Beyond the merits of the pending motions, the court sees that Bormuth's impertinent asides continue to grow more strident and, unfortunately, again need to be addressed. Most recently, Bormuth in his response to Jackson's motion accuses the presiding judge of misconduct in his former position, while prosecuting a criminal case in 1987. "Apparently," Bormuth adds, "the habit of prosecution dulls sensitivity to due process." (Dkt. # 90 at 5.) He calls, again, for recusal. In fact, no prosecutorial misconduct occurred in the case Bormuth raises. See Freeman v. Trombley, 483 F. App'x 51, 60-64, 66 & n.7 (6th Cir. 2012). And, whether it did or did not, no connection exists between a trial that occurred more than a quarter-century ago and the present action. Only someone with an unnatural craving for connections would think that a case that old, from a different court, involving different litigants and different law, informs the present action. It is fair to call the reference gratuitous. Bormuth continues also to offhandedly accuse the presiding judge of harboring "bias" and "prejudice" against him and of showing "favoritism" to the opposing parties. In his brief in support of voluntary dismissal, he characterizes the court's agreement with his emphatic rejection of humility (in favor of pride) as a "rebuke," (Dkt. # 86 at 4), and then devotes almost 20% of his brief to both an irrelevant exultation of what he purports are pagan beliefs and a corresponding, irrelevant derogation of what he supposes are opposing Christian beliefs.

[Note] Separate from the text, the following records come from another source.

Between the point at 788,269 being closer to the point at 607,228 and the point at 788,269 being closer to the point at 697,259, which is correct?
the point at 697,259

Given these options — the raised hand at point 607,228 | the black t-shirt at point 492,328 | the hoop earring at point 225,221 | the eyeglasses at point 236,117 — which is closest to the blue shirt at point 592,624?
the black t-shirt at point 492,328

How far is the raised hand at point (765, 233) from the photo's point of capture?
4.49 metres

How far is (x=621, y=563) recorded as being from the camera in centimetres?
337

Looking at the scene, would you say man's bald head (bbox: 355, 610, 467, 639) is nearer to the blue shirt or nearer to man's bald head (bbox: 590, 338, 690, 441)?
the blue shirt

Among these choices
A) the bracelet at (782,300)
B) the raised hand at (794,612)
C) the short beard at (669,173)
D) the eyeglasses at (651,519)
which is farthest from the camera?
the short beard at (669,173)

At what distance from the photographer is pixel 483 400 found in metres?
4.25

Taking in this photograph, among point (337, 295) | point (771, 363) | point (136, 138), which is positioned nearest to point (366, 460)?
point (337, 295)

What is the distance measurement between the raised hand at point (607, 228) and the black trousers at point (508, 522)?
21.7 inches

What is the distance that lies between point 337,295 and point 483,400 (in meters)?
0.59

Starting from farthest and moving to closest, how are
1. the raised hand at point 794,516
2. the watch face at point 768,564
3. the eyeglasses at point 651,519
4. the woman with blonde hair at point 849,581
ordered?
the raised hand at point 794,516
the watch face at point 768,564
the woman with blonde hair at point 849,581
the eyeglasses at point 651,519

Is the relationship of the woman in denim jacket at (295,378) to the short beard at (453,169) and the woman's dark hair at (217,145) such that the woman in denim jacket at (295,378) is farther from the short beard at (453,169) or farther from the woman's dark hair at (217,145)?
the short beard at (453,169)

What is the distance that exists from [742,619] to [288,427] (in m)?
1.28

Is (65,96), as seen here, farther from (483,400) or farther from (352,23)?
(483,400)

Bormuth must resist the apparently strongly-felt temptation to succumb to distraction and attend instead to the matters properly at hand. If he maintains his present trajectory, and continues to inject into the record venomous, irrelevant, and gratuitous commentary, sanctions await. See, e.g., In re First City Bancorporation of Texas Inc., 282 F.3d 864 (5th Cir. 2002) (affirming $25,000 sanction to deter inappropriate behavior after attorney was "repeatedly urged [ ] not to engage in personal attacks"); Thomas v. Tenneco Packaging Co., Inc., 293 F.3d 1306, 1320-22 (11th Cir. 2002) (sanctions affirmed against attorney who filed documents "saturated with invective directed at opposing counsel . . . [and] pervaded with rude, demeaning remarks about opposing counsel's physical traits and demeanor . . . for the purpose of deliberately provoking unnecessary personal animosity and conflict between opposing counsel and for the purpose of creating an unjustified and false impression that the opposing legal positions of the parties were the result of racism on the part of [opposing] counsel"). Accordingly,
IT IS ORDERED that the motion to dismiss voluntarily [Dkt. # 87] is DENIED. Because Bormuth concedes that no evidence suggests religious discrimination by JCC or its dean, Todd Butler, each claim for religious discrimination against JCC or Butler is DISMISSED WITH PREJUDICE. By May 27, 2013, Bormuth must SHOW CAUSE, in a brief of no more than twenty pages, why a similar lack of evidence does not defeat each claim for religious discrimination against John Yohe, the JCC poetry instructor; the City of Jackson; and Gilbert Carlson, the Jackson city attorney.
IT IS FURTHER ORDERED that the motion for clarification [Dkt. # 89] is DENIED.
_____________
ROBERT H. CLELAND
UNITED STATES DISTRICT JUDGE
I hereby certify that a copy of the foregoing document was mailed to counsel of record on this date, May 9, 2013, by electronic and/or ordinary mail.